Correlation Between Park Hotels and Healthcare Realty
Can any of the company-specific risk be diversified away by investing in both Park Hotels and Healthcare Realty at the same time? Although using a correlation coefficient on its own may not help to predict future stock returns, this module helps to understand the diversifiable risk of combining Park Hotels and Healthcare Realty into the same portfolio, which is an essential part of the fundamental portfolio management process.
By analyzing existing cross correlation between Park Hotels Resorts and Healthcare Realty Trust, you can compare the effects of market volatilities on Park Hotels and Healthcare Realty and check how they will diversify away market risk if combined in the same portfolio for a given time horizon. You can also utilize pair trading strategies of matching a long position in Park Hotels with a short position of Healthcare Realty. Check out your portfolio center. Please also check ongoing floating volatility patterns of Park Hotels and Healthcare Realty.
Diversification Opportunities for Park Hotels and Healthcare Realty
-0.38 | Correlation Coefficient |
Very good diversification
The 3 months correlation between Park and Healthcare is -0.38. Overlapping area represents the amount of risk that can be diversified away by holding Park Hotels Resorts and Healthcare Realty Trust in the same portfolio, assuming nothing else is changed. The correlation between historical prices or returns on Healthcare Realty Trust and Park Hotels is a relative statistical measure of the degree to which these equity instruments tend to move together. The correlation coefficient measures the extent to which returns on Park Hotels Resorts are associated (or correlated) with Healthcare Realty. Values of the correlation coefficient range from -1 to +1, where. The correlation of zero (0) is possible when the price movement of Healthcare Realty Trust has no effect on the direction of Park Hotels i.e., Park Hotels and Healthcare Realty go up and down completely randomly.
Pair Corralation between Park Hotels and Healthcare Realty
Allowing for the 90-day total investment horizon Park Hotels Resorts is expected to under-perform the Healthcare Realty. In addition to that, Park Hotels is 1.4 times more volatile than Healthcare Realty Trust. It trades about -0.2 of its total potential returns per unit of risk. Healthcare Realty Trust is currently generating about 0.04 per unit of volatility. If you would invest 1,633 in Healthcare Realty Trust on December 28, 2024 and sell it today you would earn a total of 43.00 from holding Healthcare Realty Trust or generate 2.63% return on investment over 90 days.
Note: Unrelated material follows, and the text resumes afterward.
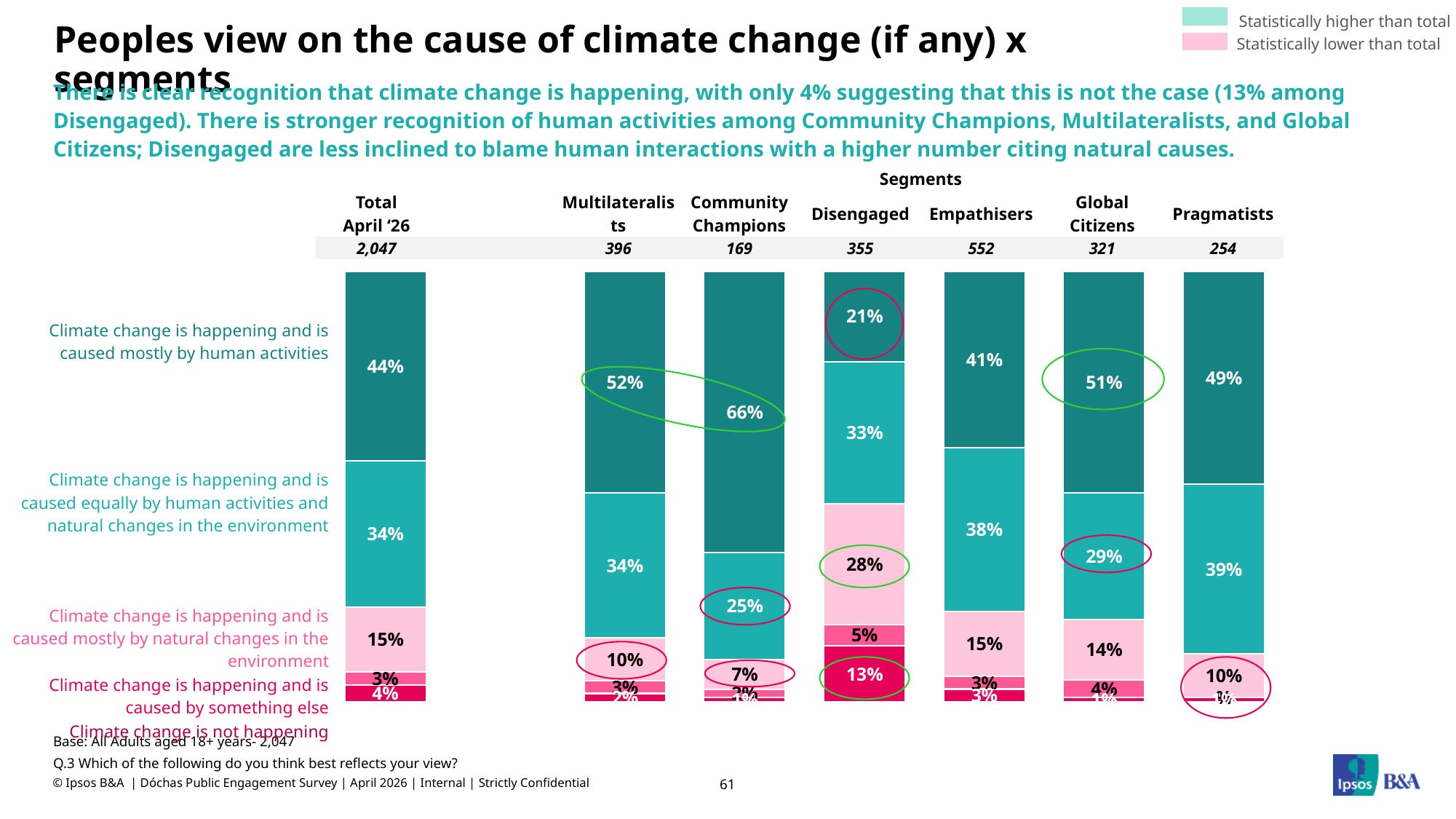
What percentage of the Disengaged segment say climate change is caused mostly by natural changes in the environment? 28% What percentage of Community Champions say climate change is happening and is caused mostly by human activities? 66% What percentage of the Total April '26 sample say climate change is happening and is caused mostly by human activities? 44% What percentage of the Disengaged segment say climate change is not happening? 13% What type of chart is shown on the slide? Stacked bar chart Which segment has the highest share saying climate change is caused mostly by human activities? Community Champions How many percentage points higher is the 'mostly by human activities' share for Community Champions than for the Total? 22 percentage points Which segment has the highest share saying climate change is caused mostly by natural changes in the environment? Disengaged Which has a larger share saying climate change is caused equally by human activities and natural changes: Empathisers or Global Citizens? Empathisers How many bars (columns) are shown in the chart, including the Total? 7 What percentage of Pragmatists say climate change is caused equally by human activities and natural changes? 39% Which segment has the lowest share saying climate change is caused mostly by human activities? Disengaged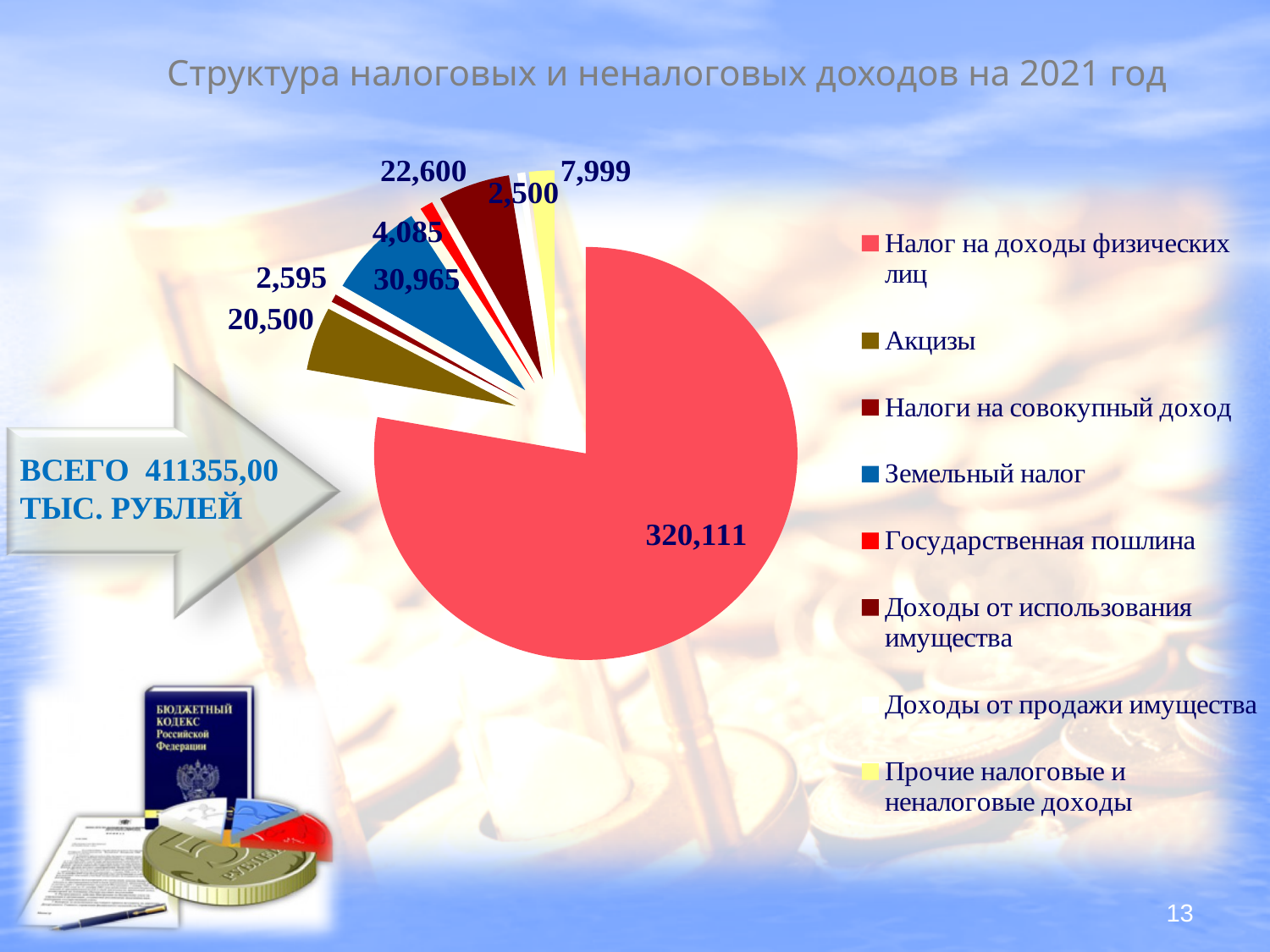
Which category has the smallest value? Доходы от продажи имущества Which is larger, Государственная пошлина or Налоги на совокупный доход? Государственная пошлина What type of chart is shown on the slide? Pie chart What is the value for Доходы от использования имущества? 22,600 How many slices does the pie chart have? 8 Which category has the largest slice of the pie? Налог на доходы физических лиц What is the value for Акцизы? 20,500 What is the difference between Земельный налог and Акцизы? 10,465 What colour is the slice for Земельный налог? Blue What is the value for Налог на доходы физических лиц? 320,111 What is the value for Прочие налоговые и неналоговые доходы? 7,999 What is the value for Земельный налог? 30,965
Time Period | 3 Months [change] |
Direction | Moves Against |
Strength | Insignificant |
Accuracy | 100.0% |
Values | Daily Returns |
Park Hotels Resorts vs. Healthcare Realty Trust
Performance |
Timeline |
Park Hotels Resorts |
Healthcare Realty Trust |
Park Hotels and Healthcare Realty Volatility Contrast
Predicted Return Density |
Returns |
Pair Trading with Park Hotels and Healthcare Realty
The main advantage of trading using opposite Park Hotels and Healthcare Realty positions is that it hedges away some unsystematic risk. Because of two separate transactions, even if Park Hotels position performs unexpectedly, Healthcare Realty can make up some of the losses. Pair trading also minimizes risk from directional movements in the market. For example, if an entire industry or sector drops because of unexpected headlines, the short position in Healthcare Realty will offset losses from the drop in Healthcare Realty's long position.Park Hotels vs. Diamondrock Hospitality | Park Hotels vs. Ryman Hospitality Properties | Park Hotels vs. Pebblebrook Hotel Trust | Park Hotels vs. Sunstone Hotel Investors |
Healthcare Realty vs. Healthpeak Properties | Healthcare Realty vs. Sabra Healthcare REIT | Healthcare Realty vs. Community Healthcare Trust | Healthcare Realty vs. Universal Health Realty |
Check out your portfolio center.Note that this page's information should be used as a complementary analysis to find the right mix of equity instruments to add to your existing portfolios or create a brand new portfolio. You can also try the Sign In To Macroaxis module to sign in to explore Macroaxis' wealth optimization platform and fintech modules.